Padahal baru semalam mama beri nasihat..
“setiap hari dalam hidup kita adalah maut..
sejengkal ukurannya nak..makanya kita harus selalu minta perlindungan dan
pemagaran Tuhan. Maut itu bukan hanya kecelakaan lalu lintas, tapi bisa juga
kecopetan, sakit penyakit, pokoknya semua hal yang berakibat buruk itu maut
nak. Karena dunia dimana kita tinggal akan tidak lebih baik dari hari ke hari
tapi malah lebih buruk”
Aku cuman jawab dengan singkat “iyaa mama
sayang nan cerewet” dan kemudian memeluk mamaku
Tidak disangka keesokan harinya ( hari ini ) saat siang
hari ditengah kemacetan lalu lintas dan teriknya panas ditambah ketidak sabaran
dari yang mengendarai kendaraan membuat kecelakaan kecil terjadi.
Dan (buruknya) yang mengalami itu adalah.....sang
penulis yaitu diriku sendiri huhuhu
Namun kabar baiknya hanya sepanjang jempol
kaki kanan ku yang kena lecet karena teman yang membonceng tidak awas melihat
weser lampu kendaraan di depannya. Makanya kaki kanan ku bagian jempol kaki
kanannya mengenai motor di depan motor teman itu, lebih tepatnya diserempet
Ditambah posisi duduk ku yang berat sebelah
(miring) membuat dia kehilangan keseimbangan (kalii..)
Meski hanya sepanjang jempol kaki kanan
yang bengkak, memerah (awalnya) kemudian membiru, dan tergores sedikit (padahal
aku pakai sepatu yg kulitnya tebal) tapi itu berhasil membuat jalanku agak
terseok –seok dan periiih banget..
Dan
meski tidak bisa kena kulit sepatu aku tetap paksakan untuk pulang dengan
mengenakan sepatu kantor (lupa bawa sendal santai huhuhu)
Pikirku saat ini di tempat kerjaku “pulang
ke rumah aku harus senyum seperti tidak terjadi apapun yg jelek di hari ini kemudian segera memasak air panas buat kompres
bengkaknya kakiku ini dengan cara ...diam-diam. Pokoknya mama dan orang di rumah tidak
boleh tau kalau aku keserempet motor ...apalagi kalau mama tau aku dibonceng ama teman yang masih berjiwa anak muda banget yang doyan balap2..
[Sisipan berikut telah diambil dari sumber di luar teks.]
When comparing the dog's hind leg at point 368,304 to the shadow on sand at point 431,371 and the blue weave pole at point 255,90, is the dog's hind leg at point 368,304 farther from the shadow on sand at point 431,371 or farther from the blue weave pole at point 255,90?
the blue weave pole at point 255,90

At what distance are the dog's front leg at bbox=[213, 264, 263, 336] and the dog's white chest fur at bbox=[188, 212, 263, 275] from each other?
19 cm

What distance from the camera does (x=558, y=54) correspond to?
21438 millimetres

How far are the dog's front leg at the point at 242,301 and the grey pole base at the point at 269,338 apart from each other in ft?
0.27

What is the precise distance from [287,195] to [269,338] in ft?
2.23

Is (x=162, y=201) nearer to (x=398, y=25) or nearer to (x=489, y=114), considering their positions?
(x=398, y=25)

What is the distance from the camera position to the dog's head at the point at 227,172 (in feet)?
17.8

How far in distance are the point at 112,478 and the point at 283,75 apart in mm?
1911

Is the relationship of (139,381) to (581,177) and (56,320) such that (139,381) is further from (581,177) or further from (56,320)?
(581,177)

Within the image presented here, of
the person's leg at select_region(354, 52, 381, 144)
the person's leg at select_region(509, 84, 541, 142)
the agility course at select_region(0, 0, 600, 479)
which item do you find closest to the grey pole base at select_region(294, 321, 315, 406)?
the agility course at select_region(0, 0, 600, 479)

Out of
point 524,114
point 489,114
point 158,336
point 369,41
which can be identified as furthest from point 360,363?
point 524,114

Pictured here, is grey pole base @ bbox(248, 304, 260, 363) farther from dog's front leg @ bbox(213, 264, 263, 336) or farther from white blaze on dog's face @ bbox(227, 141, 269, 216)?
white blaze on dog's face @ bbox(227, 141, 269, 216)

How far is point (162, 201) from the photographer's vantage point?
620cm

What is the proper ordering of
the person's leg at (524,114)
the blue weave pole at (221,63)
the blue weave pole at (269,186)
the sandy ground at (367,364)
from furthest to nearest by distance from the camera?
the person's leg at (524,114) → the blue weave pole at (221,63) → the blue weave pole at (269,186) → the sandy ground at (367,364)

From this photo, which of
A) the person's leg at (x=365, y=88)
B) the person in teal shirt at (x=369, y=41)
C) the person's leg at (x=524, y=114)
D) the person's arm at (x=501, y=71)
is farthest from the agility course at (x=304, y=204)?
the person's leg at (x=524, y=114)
waduuuh bisa2 marah besar si mama.”
Tapi yang buatku sedih adalah...aku
berbohong saat seorang kakak yang menyayangiku bertanya tentang keadaanku karena tak sengaja aku
menekan tombol “send” dan pesan yang
seharusnya ingin ku hapus terkirim kepada dia.
“whaattzz?”
“dd qu gak apa2 khan?”
“apanya yang luka de”
Aduuuh gimana kalau dia tau... isi pesannya
saja sudah sepanik itu..
Lagipula dia baru sembuh dari sakit, aku
gak mau buat dia kepikiran.
Makanya ku jawab kalau kecelakaan kecil itu
bukan aku yang alamin tapi aku hanya lihat sekilas di jalan tadi ada yang
kecelakaan ... tapi pasti cepat atau lambat dia akan tahu juga.